While sitting on the throne today, I was thumbing through a dog-eared copy of "Studio Photography" magazine. Usually, when I'm throne-sitting, I snatch up some rag I've already thumbed through five or six times and search for an article I skipped my first half-dozen times through.
This particular issue had an article titled, "The Business of Referrals." It focused on methods wedding shooters use to develop new business. I'm not a wedding photographer, hence, the article wasn't a priority on my "To Read" list.
The article included a profile of Michael Erdkamp, a wedding shooter. In it, Mr. Erdkamp is quoted as saying, "Professionals miss great images all the time by getting tripped up on calculating the F-stop/shutter-speed thing. It needs to come naturally, like shifting from second to third gear."
This got me to thinking about the importance of becoming automatic when shooting. I believe good shooters go beyond being able to manually and effortlessly change gears as the needs arise: They become like automatic transmissions when it comes to shifting their technical approaches to a shot, i.e., in terms of making those F-stop/shutter-speed decisions and more. In fact, I think good photography comes when shooters can flip-on an internal, auto-pilot switch with all the tech decisions.

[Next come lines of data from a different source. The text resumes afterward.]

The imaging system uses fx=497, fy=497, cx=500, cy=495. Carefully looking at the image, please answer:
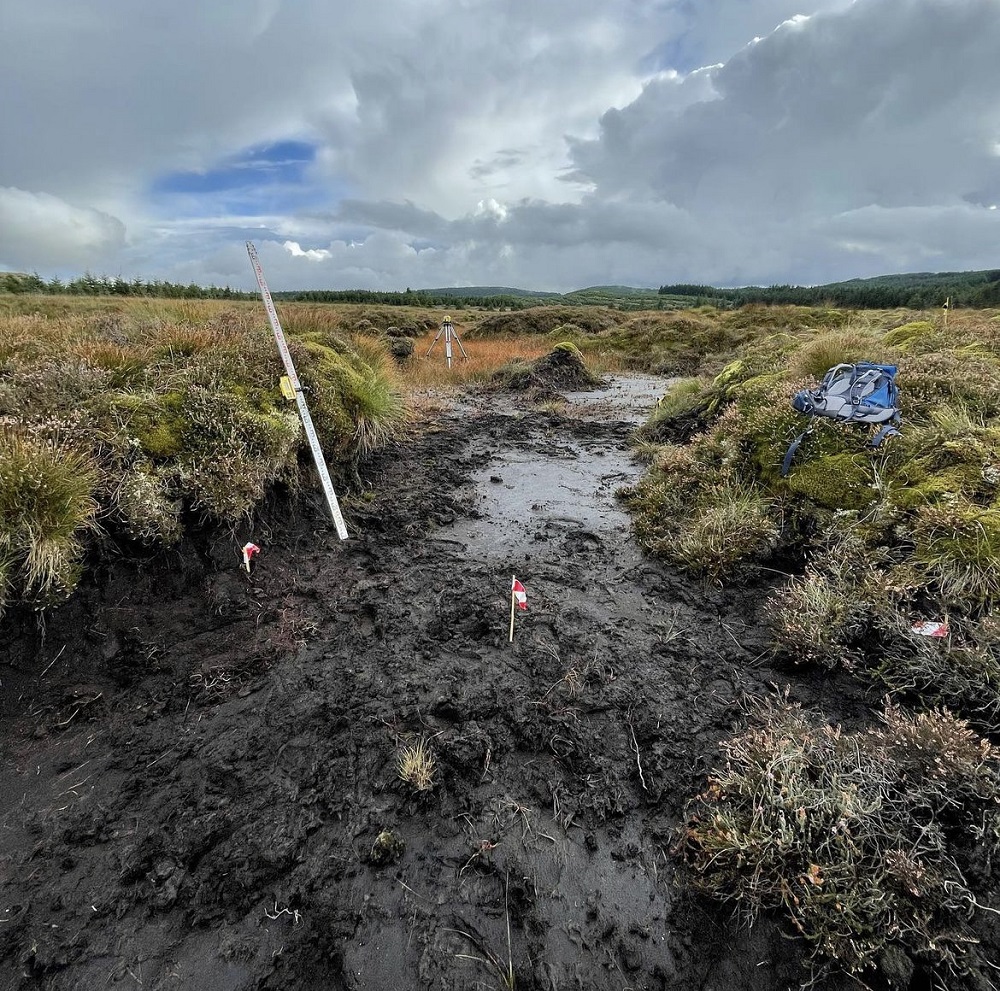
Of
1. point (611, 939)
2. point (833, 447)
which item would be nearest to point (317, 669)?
point (611, 939)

I've been around a lot of other shooters in the course of my work. Often, I tend to make instant decisions about photographers I might be observing. First off, I decide whether the shooter, in general, seems to know what they're doing. If I decide they are practically clueless, I usually quit observing them unless it becomes entertaining in a comical way. Okay, maybe I'm sounding a bit smug and arrogant here, but there's something I find amusing while watching a shooter try his or her best to figure out what they're doing as some model stands in the lights, fidgeting, rolling her eyes about, and generally getting more than a little impatient. (Believe it or not, nearly clueless photographers sometimes manage to score paid gigs.)
If I decide the shooter knows what they're doing, I'll watch them work. (If time permits.) Mainly, I'm hoping to learn something while observing them. I also make some further decisions about the shooter. And one of those decisions is about the shooter's apparent comfort level and knowledge of their gear.
From my observations, entirely un-scientific I might add, the best shooters are those that seem to go on auto-pilot when it comes to making those pesky tech decisions or in the operation of their gear. This, of course, allows them to spend nearly all of their time interacting with the model.
The best way to reach this auto-pilot comfort level is to shoot, shoot, and shoot some more! It's also accomplished by taking the time, when you're not shooting, to learn, learn, and learn some more! From where I sit, it seems the best shooters are those who live and breathe this photography stuff. They are photographers who know their stuff so well they seem hardly to be paying attention to it. That's not to say, of course, that they're not paying attention to the technical details of capturing good images, it just seems that way to those observing them.